Il pezzo che segue è una lettera aperta scritta da don Angelo Casati al proprio arcivescovo che sollecita le parrocchie a riflettere sul livello qualitativo della celebrazione dell’Eucaristia. Don Angelo è parroco di S. Giovanni in Laterano a Milano ed è quindi responsabile dei riti che in quella Chiesa vengono compiuti. Le cose che dice nella lettera, partendo dal “livello qualitativo” dell’Eucaristia, toccano la sostanza dell’essere Chiesa, la sostanza del messaggio di Gesù agli uomini e, se mi è consentito, “toccano il cuore”.

Scrivo a te, arcivescovo,
e la lettera, come vedi, è aperta. Non c’è nulla da nascondere. La firma è mia, come hai potuto adocchiare, prima di scorrere il testo. Ma potrebbe essere di tanti. A firmarla potrebbe essere una moltitudine. Ma non siamo qui a raccogliere firme per un referendum. Tu dici che non è il numero che fa la verità. Giustamente. Anche se in passato nelle aule di teologia dove tu insegnavi si osava ancora parlare del sensus fidei, cioè del comune modo di sentire dei fedeli a proposito di fede. E, se non sbaglio, si insegnava che gli erano dovuti una certa attenzione, un certo rispetto, una misura non avara di onore. Capisco che non sono queste le lettere che sfiorano l’aria impregnata dei sacri palazzi, dove la considerazione, data la scarsità del tempo, va misurata sulle competenze e sui titoli che nel nostro caso sono assenti e dove, per lo più, lettere devote attendono spasimando riconoscimenti. Cose, ti confesso, che non mi appartengono, e sia chiaro, non per virtù, ma per una sorta di disinteresse e di idiosincrasia.

Di più, vorrei anche dirti che a scriverti oggi non mi spinge, se ci penso, il disagio che io personalmente sto vivendo o chissà quale mia attesa. Non avrò, tu lo sai, ancora molto da vedere dentro e fuori la chiesa. Gli occhi, anche se ancora curiosi, inspiegabilmente ancora così curiosi, denunciano debolezza per l’età e per il velo dell’usura. Ma ti scrivo per loro, e vorrei che tu mi capissi, perché non sempre si scrive a speranza degli altri. Ti scrivo per i volti che dalla grazia mi sono stati affidati. Volti che sembrano navigare, ogni volta che mi ci immergo e me ne innamoro, il futuro. Scrivo per loro, quasi declinando religiosamente i versi di una estrema offerta laica:
Ti dono l’avara mia speranza.

Voci di dati salvate:
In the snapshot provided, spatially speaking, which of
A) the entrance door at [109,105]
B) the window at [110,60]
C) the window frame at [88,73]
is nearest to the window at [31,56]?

**ISTRUZIONI DELLE CONSEGNE**
[1] Rispondi a queste domande sul brano:
(a) Di quale chiesa è parroco don Angelo Casati?
(b) Che cosa si intende per sensus fidei?
(c) Per chi dichiara di scrivere l'autore della lettera?
[2] Estrai dal brano il passo che comincia con le parole "Di più, vorrei" e termina dopo "l’avara mia speranza.".

**RISPOSTE PER CONSEGNA**
[1]
(a) Di S. Giovanni in Laterano a Milano.
(b) Il comune modo di sentire dei fedeli a proposito di fede.
(c) Per i volti che dalla grazia gli sono stati affidati.

[2]
Di più, vorrei anche dirti che a scriverti oggi non mi spinge, se ci penso, il disagio che io personalmente sto vivendo o chissà quale mia attesa. Non avrò, tu lo sai, ancora molto da vedere dentro e fuori la chiesa. Gli occhi, anche se ancora curiosi, inspiegabilmente ancora così curiosi, denunciano debolezza per l’età e per il velo dell’usura. Ma ti scrivo per loro, e vorrei che tu mi capissi, perché non sempre si scrive a speranza degli altri. Ti scrivo per i volti che dalla grazia mi sono stati affidati. Volti che sembrano navigare, ogni volta che mi ci immergo e me ne innamoro, il futuro. Scrivo per loro, quasi declinando religiosamente i versi di una estrema offerta laica:
Ti dono l’avara mia speranza.